[PAGE EXCERPT Boundary: Start]
Raiders of the Lost Inches!!

Maybe it’s just because I’m focused on the dead Americans in Benghazi and Algeria and the millions giving up looking for work that I am not more concerned about a true American scandal–the Subway sandwich chain apparently short changing people on their “foot” long sandwiches.

The controversy began when a teenager in Australia ordered a foot long sandwich from a Subway in Perth. Before he ate it, he pulled out a tape measure (don’t we all?) and realized it was only 11 inches long!! He was ripped off of an entire inch of sandwich!!

He posted it on Facebook, and of course, a picture of a sandwich got a zillion “Likes” and went viral as they say. Wish my Fan Site could pull THAT off. Maybe I need to post my lunch more often.

Anyway, people all over the place started measuring THEIR foot long sandwiches and what do you know? They measured 11 or 11.5 inches long.

Am I a bad American because I am not energized to join a class action suit? Maybe I and millions of others who have been wronged could recover mucho dinero for all those lost inches!! Think about it? A family my size?? 8 people?? That’s a LOT of lost inches over the years!

The sue happy types probably are already one step ahead of me.

I have an idea for Subway.

Maybe they should DOUBLE the price of the first six inches of sandwich and charge THAT for a true foot long!

In other words, if a six inch sandwich costs $4.00, shouldn’t the foot long cost $8.00??

Well, it doesn’t.

You can get the second half of the sandwich for a fraction of what you paid for the first half.

Why? Because it’s an incentive to get the customer to move a size up on their order.

It’s a tactic used all the time.

Ever notice at the movie theaters when the concession vendors say “A large is twice as big as the medium for twenty five cents more!”

Maybe movie theaters should charge you the higher price for all that extra soda!

You can buy my pencils for $1 each or a dozen for $8. Why? Because it’s great marketing. 

I’ve never gone into the kitchen of a burger joint or restaurant and made them weigh my uncooked burger to PROVE to me it was really a quarter pounder.

I think it would bother me more if they were ripping you off based on the cost of an inch or a pound.

In other words, if Subway said you had to pay by the INCH and, say, each inch was .50, then it should add up. Six inches would be $3.00 and a foot long would be $6.00. Easy math.

Same way if you go to the grocery store and you buy a POUND of apples. If the scale is off, you ARE being ripped off.

But if I am paying for a BURGER with peppers on it, then I don’t really care if during one visit there’s 10 peppers and another visit there’s only 7.

In the first example, I am paying for the WEIGHT of the apples. In the second case, I am paying for the SANDWICH or BURGER as a meal.

Do you count how many onion rings or french fries you get EVERY time you order?? Why not??

Because you are content that as long as the medium is bigger than the small and the large is bigger than all of them, it’s a good day.

If you were charged a uniform price for beer by the ounce, you wouldn’t be able to get a Happy Hour beer for $1 and then spend $12 for the same size beer at a football game.

Does this make sense I hope?

And I’d like to see anyone complaining try to bake hundreds of loaves of bread a day and have them all add up to exactly a FOOT. Try it. Bet you can’t do it.

And some people would complain if it was even a MILLIMETER short of a foot. You know they would.

So for all those people complaining, I hope Subway takes me up on my idea to double the price of the six inch and charge you much more than you currently are now for the “foot” long.

Maybe I should go back and sue the eatery I used to go to all the time growing up.

My favorite was the “Torpedo” sandwich they made famous. But come to think of it, not ONE of those sandwiches was ever shot from the side of a ship directly into my mouth.


See? You can gripe and sue over just about anything.
[PAGE EXCERPT Boundary: End]
ASSIGNED TASK 1: In the Subway sandwich piece, how long did the teenager in Australia find his foot long sandwich to be?
ASSIGNED TASK 2: From the Subway sandwich piece, reproduce the stretch from "The sue happy" through "long cost $8.00??" word for word.
[DATA SECTION Boundary: Start]
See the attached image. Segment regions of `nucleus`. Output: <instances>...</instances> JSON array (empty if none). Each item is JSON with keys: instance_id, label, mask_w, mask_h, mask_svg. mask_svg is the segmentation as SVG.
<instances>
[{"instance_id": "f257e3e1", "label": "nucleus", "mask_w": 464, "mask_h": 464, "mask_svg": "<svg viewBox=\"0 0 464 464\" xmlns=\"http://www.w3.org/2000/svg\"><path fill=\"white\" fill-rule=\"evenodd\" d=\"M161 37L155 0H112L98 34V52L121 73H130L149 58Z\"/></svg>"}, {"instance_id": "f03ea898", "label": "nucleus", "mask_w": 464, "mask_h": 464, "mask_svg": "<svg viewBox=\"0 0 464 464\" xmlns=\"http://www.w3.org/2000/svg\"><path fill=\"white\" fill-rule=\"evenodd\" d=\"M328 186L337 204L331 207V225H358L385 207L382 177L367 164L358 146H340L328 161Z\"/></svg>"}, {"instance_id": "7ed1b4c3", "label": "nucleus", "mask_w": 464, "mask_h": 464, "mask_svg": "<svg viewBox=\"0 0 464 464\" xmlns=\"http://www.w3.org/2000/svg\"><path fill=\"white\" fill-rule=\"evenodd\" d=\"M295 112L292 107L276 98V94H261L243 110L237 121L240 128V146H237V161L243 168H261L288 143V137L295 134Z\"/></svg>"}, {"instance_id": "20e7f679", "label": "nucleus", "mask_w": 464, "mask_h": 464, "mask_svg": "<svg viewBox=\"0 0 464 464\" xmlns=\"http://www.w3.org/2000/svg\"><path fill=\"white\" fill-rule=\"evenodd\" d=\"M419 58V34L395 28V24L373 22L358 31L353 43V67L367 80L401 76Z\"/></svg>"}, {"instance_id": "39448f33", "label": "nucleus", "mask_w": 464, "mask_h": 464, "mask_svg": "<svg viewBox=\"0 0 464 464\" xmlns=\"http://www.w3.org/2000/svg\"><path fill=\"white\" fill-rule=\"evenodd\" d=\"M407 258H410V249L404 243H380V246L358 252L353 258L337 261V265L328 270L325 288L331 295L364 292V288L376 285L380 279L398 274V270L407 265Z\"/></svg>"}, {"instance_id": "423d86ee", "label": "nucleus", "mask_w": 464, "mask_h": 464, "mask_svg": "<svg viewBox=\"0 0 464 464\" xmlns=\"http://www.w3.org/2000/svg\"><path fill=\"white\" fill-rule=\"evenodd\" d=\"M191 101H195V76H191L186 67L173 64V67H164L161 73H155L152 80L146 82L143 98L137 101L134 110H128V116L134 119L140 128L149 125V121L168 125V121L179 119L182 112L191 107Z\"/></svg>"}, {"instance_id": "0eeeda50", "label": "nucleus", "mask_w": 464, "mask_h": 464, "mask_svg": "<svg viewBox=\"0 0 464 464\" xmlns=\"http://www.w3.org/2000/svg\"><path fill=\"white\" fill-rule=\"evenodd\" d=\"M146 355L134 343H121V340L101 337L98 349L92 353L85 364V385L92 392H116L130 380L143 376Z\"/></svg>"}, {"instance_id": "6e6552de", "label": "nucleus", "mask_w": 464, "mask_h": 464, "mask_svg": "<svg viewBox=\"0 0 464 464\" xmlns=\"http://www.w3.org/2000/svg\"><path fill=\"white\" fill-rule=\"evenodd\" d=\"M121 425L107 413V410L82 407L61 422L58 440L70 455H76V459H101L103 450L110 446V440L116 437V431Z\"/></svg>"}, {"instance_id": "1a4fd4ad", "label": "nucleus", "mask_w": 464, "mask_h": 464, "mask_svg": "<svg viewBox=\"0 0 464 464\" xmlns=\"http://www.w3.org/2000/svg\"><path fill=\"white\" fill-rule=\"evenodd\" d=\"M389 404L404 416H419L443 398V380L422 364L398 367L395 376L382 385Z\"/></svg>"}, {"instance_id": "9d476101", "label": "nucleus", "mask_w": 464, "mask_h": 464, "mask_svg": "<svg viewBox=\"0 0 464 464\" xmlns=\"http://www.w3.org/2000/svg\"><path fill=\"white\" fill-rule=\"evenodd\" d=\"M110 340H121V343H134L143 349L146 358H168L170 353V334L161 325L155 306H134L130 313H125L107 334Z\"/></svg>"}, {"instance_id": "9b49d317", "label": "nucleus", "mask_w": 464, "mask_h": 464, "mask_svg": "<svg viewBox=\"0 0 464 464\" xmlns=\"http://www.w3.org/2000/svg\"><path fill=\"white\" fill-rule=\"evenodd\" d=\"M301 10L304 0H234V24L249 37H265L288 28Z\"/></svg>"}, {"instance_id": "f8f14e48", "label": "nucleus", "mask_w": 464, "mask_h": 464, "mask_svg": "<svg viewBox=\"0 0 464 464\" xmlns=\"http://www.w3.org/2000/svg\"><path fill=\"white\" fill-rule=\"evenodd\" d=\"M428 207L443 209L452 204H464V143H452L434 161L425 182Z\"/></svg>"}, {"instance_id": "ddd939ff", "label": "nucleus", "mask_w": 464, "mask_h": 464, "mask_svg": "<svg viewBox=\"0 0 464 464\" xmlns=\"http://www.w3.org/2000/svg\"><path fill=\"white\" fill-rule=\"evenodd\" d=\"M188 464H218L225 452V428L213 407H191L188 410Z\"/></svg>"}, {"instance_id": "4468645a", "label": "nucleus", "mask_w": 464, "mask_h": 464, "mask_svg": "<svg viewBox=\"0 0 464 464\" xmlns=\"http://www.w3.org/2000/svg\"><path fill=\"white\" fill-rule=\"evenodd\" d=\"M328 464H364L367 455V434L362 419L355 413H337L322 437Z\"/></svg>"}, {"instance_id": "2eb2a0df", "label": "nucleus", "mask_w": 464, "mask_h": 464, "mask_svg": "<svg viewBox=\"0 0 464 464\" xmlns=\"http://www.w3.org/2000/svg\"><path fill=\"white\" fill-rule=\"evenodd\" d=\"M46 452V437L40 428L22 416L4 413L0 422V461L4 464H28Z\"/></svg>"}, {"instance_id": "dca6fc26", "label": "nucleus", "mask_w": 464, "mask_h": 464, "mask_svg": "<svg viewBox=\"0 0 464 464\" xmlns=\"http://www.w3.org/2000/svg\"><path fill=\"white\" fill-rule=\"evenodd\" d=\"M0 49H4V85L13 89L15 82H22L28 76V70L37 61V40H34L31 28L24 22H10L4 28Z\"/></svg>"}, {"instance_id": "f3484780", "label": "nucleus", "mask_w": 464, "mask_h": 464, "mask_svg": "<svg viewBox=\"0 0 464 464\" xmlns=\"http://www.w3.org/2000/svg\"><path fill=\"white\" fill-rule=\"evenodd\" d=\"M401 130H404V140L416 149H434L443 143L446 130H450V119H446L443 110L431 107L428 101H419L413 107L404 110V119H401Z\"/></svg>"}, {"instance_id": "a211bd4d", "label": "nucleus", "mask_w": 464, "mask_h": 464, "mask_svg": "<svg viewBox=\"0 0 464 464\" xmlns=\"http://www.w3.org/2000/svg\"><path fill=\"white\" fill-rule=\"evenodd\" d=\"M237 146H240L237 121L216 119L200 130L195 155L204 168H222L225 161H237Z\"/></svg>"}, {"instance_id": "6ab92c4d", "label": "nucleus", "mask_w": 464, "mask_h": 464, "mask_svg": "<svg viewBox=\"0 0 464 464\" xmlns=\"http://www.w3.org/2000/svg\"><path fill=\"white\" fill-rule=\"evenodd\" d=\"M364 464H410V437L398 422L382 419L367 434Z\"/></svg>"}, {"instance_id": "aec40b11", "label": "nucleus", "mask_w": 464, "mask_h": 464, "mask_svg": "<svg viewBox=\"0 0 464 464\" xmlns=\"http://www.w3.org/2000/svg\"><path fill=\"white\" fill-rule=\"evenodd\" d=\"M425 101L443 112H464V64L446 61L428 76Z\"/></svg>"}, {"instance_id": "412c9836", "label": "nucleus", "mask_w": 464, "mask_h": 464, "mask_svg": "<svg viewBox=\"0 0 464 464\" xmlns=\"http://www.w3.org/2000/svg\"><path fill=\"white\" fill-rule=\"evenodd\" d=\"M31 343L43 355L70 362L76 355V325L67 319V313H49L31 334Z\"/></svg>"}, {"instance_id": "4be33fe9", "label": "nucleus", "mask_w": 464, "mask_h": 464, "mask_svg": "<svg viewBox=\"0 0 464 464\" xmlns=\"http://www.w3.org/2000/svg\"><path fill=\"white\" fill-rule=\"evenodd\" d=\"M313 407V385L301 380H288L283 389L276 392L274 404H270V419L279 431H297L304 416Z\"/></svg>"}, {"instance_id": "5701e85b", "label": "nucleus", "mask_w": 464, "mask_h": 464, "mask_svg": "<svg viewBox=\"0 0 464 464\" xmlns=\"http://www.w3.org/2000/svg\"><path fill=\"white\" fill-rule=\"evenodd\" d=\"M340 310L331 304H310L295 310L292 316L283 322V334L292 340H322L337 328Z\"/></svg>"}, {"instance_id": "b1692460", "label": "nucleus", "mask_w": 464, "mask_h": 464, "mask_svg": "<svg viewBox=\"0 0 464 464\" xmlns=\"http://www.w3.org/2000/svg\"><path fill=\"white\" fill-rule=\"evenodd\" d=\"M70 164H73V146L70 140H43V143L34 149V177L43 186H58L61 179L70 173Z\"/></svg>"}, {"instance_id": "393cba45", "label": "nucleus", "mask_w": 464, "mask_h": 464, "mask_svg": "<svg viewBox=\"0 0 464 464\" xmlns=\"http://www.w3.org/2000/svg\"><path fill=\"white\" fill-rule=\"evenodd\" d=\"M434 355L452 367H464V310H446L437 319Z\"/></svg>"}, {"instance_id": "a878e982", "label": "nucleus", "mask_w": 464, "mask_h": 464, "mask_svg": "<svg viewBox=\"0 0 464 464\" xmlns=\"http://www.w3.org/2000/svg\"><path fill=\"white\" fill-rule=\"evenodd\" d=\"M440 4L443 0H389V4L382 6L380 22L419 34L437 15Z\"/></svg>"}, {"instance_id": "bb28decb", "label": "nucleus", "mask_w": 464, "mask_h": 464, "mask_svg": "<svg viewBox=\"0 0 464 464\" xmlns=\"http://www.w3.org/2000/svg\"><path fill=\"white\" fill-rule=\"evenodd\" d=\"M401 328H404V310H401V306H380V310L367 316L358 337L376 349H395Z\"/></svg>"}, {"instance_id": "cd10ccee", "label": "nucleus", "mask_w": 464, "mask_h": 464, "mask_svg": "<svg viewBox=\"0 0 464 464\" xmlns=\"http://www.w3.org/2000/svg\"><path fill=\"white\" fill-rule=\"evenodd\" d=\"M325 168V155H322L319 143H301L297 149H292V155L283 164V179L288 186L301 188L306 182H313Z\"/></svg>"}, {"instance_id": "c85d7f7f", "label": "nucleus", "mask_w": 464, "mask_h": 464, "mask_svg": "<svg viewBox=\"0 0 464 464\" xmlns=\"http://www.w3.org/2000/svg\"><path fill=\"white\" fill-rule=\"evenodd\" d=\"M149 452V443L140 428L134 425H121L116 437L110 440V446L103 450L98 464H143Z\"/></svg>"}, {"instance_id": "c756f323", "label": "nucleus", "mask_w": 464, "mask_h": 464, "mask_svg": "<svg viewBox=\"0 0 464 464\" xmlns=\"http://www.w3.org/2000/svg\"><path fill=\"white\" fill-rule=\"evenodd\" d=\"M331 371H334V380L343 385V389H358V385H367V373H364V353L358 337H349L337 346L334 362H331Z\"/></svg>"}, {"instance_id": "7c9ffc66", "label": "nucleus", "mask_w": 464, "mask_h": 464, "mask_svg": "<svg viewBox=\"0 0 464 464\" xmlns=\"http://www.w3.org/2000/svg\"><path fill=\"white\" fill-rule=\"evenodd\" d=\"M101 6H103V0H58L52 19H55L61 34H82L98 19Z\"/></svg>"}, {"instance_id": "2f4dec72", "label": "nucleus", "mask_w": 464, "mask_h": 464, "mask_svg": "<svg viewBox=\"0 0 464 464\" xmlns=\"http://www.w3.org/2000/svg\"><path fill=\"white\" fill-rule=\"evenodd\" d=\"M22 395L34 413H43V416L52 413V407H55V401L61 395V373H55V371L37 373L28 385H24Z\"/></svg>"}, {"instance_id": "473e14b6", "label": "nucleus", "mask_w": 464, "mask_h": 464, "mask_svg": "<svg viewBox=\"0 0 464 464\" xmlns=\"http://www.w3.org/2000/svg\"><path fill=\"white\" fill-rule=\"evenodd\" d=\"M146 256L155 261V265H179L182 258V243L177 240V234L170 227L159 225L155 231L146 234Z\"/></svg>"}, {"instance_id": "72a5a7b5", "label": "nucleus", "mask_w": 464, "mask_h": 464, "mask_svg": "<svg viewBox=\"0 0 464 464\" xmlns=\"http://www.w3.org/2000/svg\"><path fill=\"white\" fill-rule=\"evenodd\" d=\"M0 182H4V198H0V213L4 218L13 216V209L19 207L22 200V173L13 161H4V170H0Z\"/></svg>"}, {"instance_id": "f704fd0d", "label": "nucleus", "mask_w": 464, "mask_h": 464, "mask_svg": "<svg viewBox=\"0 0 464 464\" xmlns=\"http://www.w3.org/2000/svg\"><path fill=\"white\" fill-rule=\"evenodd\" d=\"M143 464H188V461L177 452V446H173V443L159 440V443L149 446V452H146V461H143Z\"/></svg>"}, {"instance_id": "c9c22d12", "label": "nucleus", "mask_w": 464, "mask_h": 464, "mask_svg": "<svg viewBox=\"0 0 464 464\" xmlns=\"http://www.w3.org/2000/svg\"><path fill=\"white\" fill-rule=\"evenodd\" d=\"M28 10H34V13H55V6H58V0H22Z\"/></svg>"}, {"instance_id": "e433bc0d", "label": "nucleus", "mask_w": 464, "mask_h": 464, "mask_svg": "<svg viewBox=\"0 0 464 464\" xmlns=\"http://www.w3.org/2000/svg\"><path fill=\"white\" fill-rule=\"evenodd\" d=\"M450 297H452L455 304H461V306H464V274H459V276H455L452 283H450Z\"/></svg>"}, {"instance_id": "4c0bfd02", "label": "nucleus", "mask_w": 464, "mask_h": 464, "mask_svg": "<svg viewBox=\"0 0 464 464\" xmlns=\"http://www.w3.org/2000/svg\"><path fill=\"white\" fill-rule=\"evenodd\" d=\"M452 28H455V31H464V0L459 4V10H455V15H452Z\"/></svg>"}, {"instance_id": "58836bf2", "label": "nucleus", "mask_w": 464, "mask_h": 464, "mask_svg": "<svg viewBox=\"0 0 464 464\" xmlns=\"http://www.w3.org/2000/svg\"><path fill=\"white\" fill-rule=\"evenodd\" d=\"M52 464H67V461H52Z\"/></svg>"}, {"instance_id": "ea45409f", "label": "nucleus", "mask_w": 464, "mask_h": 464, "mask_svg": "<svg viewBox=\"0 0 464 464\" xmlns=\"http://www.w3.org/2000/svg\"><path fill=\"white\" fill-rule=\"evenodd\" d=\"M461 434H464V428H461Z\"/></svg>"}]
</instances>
[DATA SECTION Boundary: End]
RESULT 1: It was only 11 inches long.

RESULT 2:
The sue happy types probably are already one step ahead of me.

I have an idea for Subway.

Maybe they should DOUBLE the price of the first six inches of sandwich and charge THAT for a true foot long!

In other words, if a six inch sandwich costs $4.00, shouldn’t the foot long cost $8.00??